You only have one chance to make a first impression. Experiencing something for the first time creates memories that stay with you forever. Regardless of how many pay checks earned or times I’ve seen Star Wars, I will always remember best my first paycheck. The first time I saw Star Wars. Usually, when we try to go back or recreate something, it just doesn’t hold the same charm as the original. It loses something in translation. The same holds true in video games.
Playing through Conker’s Bad Fur Day on the Nintendo 64 captured that special feeling of all time great firsts. It will go down as perhaps the funniest game I have ever played. I am not certain if it was all the movie parodies, or perhaps it was the toilet humor or the fact I could identify with the squirrel and his epic journey to return home to his girlfriend. The game was special. I was shocked that Nintendo would release something so “edgy” with adult themes, mature language and graphic violence. Let’s face it, Nintendo is not really known for their adult games.
But when you compare the likes of Ninetendo and Mario with Conkers, you will find them as different as chalk and cheese where the latter will constantly give you the vibes of a Jasadomino despite being very different from it in structure.
So when Microsoft went to release the reboot of the game on the XBox I thought it was going to be a home run. Here is an already popular game with an amazing cult following that was going to be brought onto a modern console by a company who has never shown any restraint when it comes to pushing the moral envelope. Plus, all adult themes aside, the original Conker had amazing game play featuring a diverse and satisfying multiplayer element that screamed system link or a translation to the XBox’s split screen system.

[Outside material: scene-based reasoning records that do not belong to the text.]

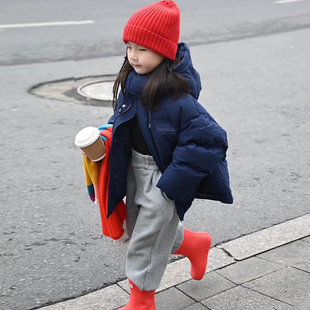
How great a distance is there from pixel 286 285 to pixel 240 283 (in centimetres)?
25

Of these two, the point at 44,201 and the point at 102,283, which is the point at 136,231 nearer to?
the point at 102,283

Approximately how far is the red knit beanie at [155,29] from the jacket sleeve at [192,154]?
319mm

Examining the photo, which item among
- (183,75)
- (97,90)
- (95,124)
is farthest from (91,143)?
(97,90)

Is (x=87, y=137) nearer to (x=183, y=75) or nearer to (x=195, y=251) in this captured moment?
(x=183, y=75)

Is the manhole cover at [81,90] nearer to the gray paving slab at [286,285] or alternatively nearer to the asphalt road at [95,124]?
the asphalt road at [95,124]

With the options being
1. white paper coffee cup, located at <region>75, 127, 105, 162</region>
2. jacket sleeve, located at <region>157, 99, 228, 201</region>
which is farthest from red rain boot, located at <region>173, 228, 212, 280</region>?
white paper coffee cup, located at <region>75, 127, 105, 162</region>

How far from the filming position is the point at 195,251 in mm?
3277

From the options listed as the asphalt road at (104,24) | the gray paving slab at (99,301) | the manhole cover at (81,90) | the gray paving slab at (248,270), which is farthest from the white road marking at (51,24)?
the gray paving slab at (99,301)

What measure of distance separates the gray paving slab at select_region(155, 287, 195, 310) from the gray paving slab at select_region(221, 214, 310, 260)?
22.1 inches

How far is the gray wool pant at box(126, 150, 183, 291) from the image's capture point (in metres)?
2.80

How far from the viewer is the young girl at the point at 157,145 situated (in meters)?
2.65

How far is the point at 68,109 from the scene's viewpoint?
6.77 metres

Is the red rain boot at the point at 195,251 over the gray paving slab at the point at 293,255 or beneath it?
over

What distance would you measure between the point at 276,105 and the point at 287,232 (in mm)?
3124
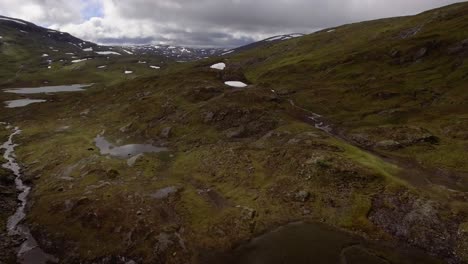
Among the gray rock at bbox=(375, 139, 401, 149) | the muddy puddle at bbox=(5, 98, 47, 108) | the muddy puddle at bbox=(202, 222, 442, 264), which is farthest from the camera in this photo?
the muddy puddle at bbox=(5, 98, 47, 108)

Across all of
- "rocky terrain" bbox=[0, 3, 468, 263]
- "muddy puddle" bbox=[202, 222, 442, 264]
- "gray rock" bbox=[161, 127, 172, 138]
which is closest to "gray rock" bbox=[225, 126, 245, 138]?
"rocky terrain" bbox=[0, 3, 468, 263]

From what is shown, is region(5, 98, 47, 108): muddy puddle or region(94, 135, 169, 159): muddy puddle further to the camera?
region(5, 98, 47, 108): muddy puddle

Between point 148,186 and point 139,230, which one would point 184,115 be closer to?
point 148,186

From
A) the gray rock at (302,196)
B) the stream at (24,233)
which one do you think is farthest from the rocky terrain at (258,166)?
the stream at (24,233)

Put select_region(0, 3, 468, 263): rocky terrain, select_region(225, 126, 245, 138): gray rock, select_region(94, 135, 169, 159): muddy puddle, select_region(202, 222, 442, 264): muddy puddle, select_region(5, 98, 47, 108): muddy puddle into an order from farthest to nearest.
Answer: select_region(5, 98, 47, 108): muddy puddle → select_region(225, 126, 245, 138): gray rock → select_region(94, 135, 169, 159): muddy puddle → select_region(0, 3, 468, 263): rocky terrain → select_region(202, 222, 442, 264): muddy puddle

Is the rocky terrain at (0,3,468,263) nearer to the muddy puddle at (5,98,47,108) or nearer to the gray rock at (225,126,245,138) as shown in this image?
the gray rock at (225,126,245,138)

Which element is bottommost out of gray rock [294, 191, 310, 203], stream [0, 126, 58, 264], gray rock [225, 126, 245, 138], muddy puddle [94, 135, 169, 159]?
stream [0, 126, 58, 264]

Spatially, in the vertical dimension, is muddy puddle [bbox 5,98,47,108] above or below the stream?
below
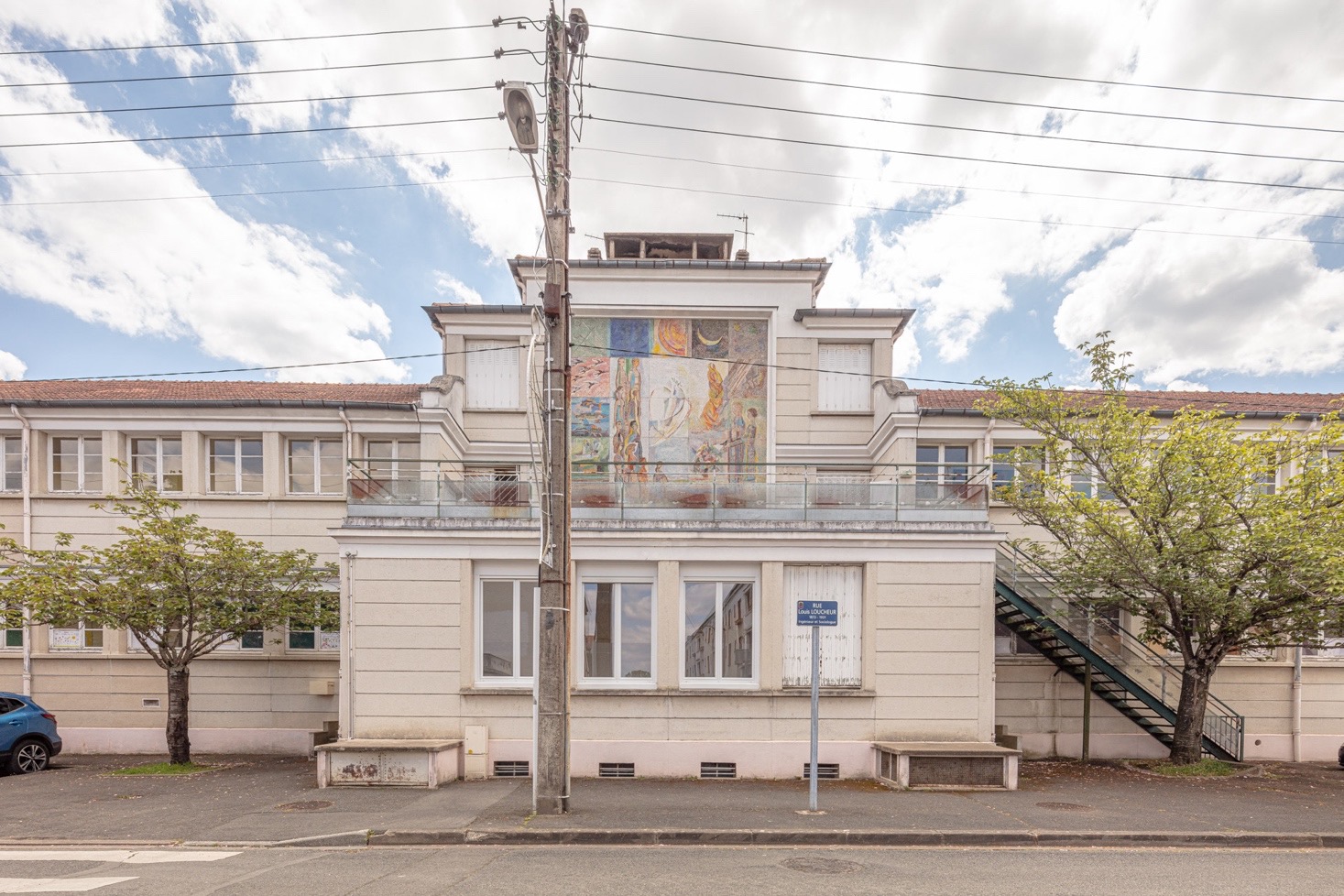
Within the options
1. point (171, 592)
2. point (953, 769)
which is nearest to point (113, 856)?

The table was set, all Rare had to do was deliver. Instead we got a game that had lost the charm that made it great. The single player was censored. The multiplayer focused on the saving Private Ryan game play design and though it was fun at times, I guess I expected more. They removed all of the facial animations which made you feel like you were talking to a doll instead of a heroic squirrel. Coupled with the loss of the language and changing some of the puzzles, the game really left me wishing they would have passed on rebooting that title. Though the changes seem subtle, as someone who played the original until it broke it just never captured the same feelings.
And there is something to be said about games and movies that were not perfect. Perhaps that is really what we love about them, the lack of perfection as long as it is carried out with elegance. Conker will always have a place in my heart though it is a place that remembers the raunchy squirrel from his humble beginnings and lewd humor, not a “beep fest” with better graphics and no facial animations.